* AUFGABE: Schreiben Sie aus dem Textauszug zum Recht am eigenen Bild die Passage wortgetreu ab. Sie beginnt bei den Worten „Diese Befugnis zur“ und endet nach „(27 Februar 2006)“.

* TEXTAUSZUG:
------------------------------------------------------------
Erlaubt kann daher z.B. die Bildberichterstattung über öffentliche Vereinsaktivitäten sein. 
Diese Befugnis zur Verbreitung und Schaustellung ohne Einwilligung endet aber, wenn ein berechtigtes Interesse des Abgebildeten verletzt wird (z.B. Darstellung in peinlichen Situationen oder Posen).

Eine weitere Frage ist, welcher Erlärungsgehalt dem Bild u.U. zukommt. Nichtmitglieder dürfen natürlich nicht weiter als aktive Mitglieder dargestellt werden.

Diese Fragen sind für jedes einzelne Bild gesondert zu beantworten. Ausgangspunkt ist dabei, was auf dem jeweiligen Bild alles zu sehen ist, in welcher Situation das Bild entstanden ist, ob die Abgebildeten bemerkt haben, dass sie fotografiert wurden und in welcher Erwartung sie sich ggf. haben abbilden lassen.

Verstehe ich es richtig, dass Du nicht ohne Groll aus dem Verein ausgetreten bist? Ansonsten läge doch erst mal eine einfache Bitte um Beseitigung der Bilder nahe?


----------



## advisor (27 Februar 2006)

rolf76 schrieb:
			
		

> Ansonsten läge doch erst mal eine einfache Bitte um Beseitigung der Bilder nahe?


Ich würde eine Mail mit der Bitte um Beseitigung und einem Hinweis auf das Kunsturhebergesetz an den Webmaster der Vereinsseite schreiben.


----------



## Anonymous (28 Februar 2006)

OKi, mache ich
DANKE !


----------
------------------------------------------------------------
* DATENBLOCK:
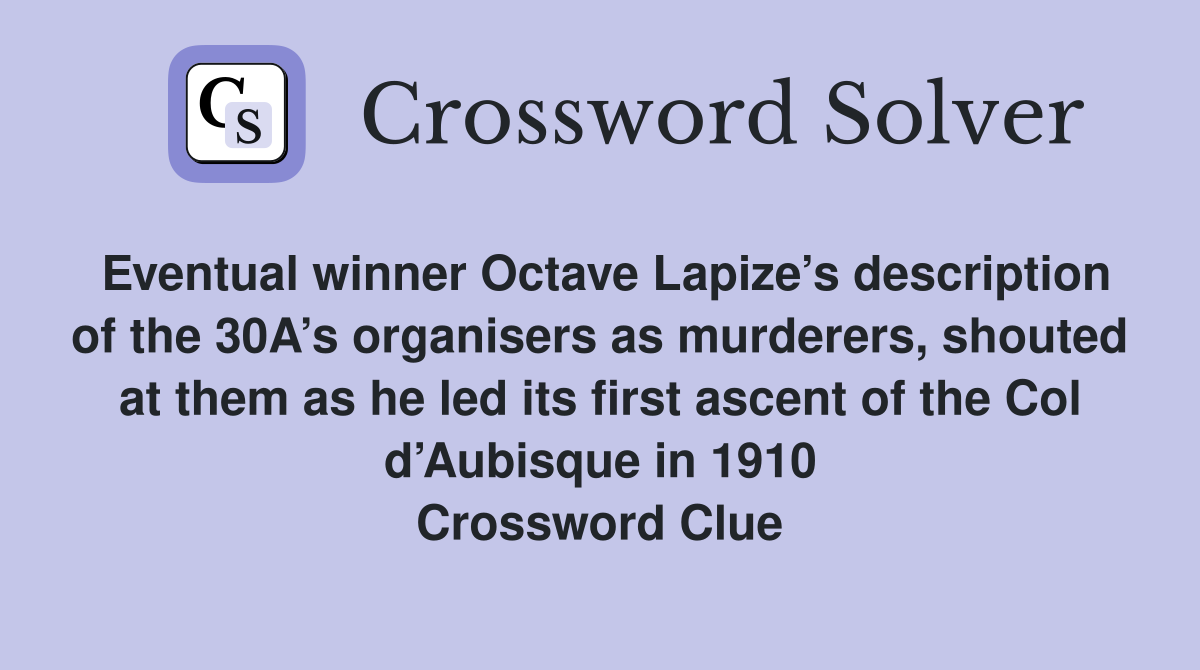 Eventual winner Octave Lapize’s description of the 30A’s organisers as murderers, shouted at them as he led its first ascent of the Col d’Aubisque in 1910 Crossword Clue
------------------------------------------------------------
* ERGEBNIS:
Diese Befugnis zur Verbreitung und Schaustellung ohne Einwilligung endet aber, wenn ein berechtigtes Interesse des Abgebildeten verletzt wird (z.B. Darstellung in peinlichen Situationen oder Posen).

Eine weitere Frage ist, welcher Erlärungsgehalt dem Bild u.U. zukommt. Nichtmitglieder dürfen natürlich nicht weiter als aktive Mitglieder dargestellt werden.

Diese Fragen sind für jedes einzelne Bild gesondert zu beantworten. Ausgangspunkt ist dabei, was auf dem jeweiligen Bild alles zu sehen ist, in welcher Situation das Bild entstanden ist, ob die Abgebildeten bemerkt haben, dass sie fotografiert wurden und in welcher Erwartung sie sich ggf. haben abbilden lassen.

Verstehe ich es richtig, dass Du nicht ohne Groll aus dem Verein ausgetreten bist? Ansonsten läge doch erst mal eine einfache Bitte um Beseitigung der Bilder nahe?


----------



## advisor (27 Februar 2006)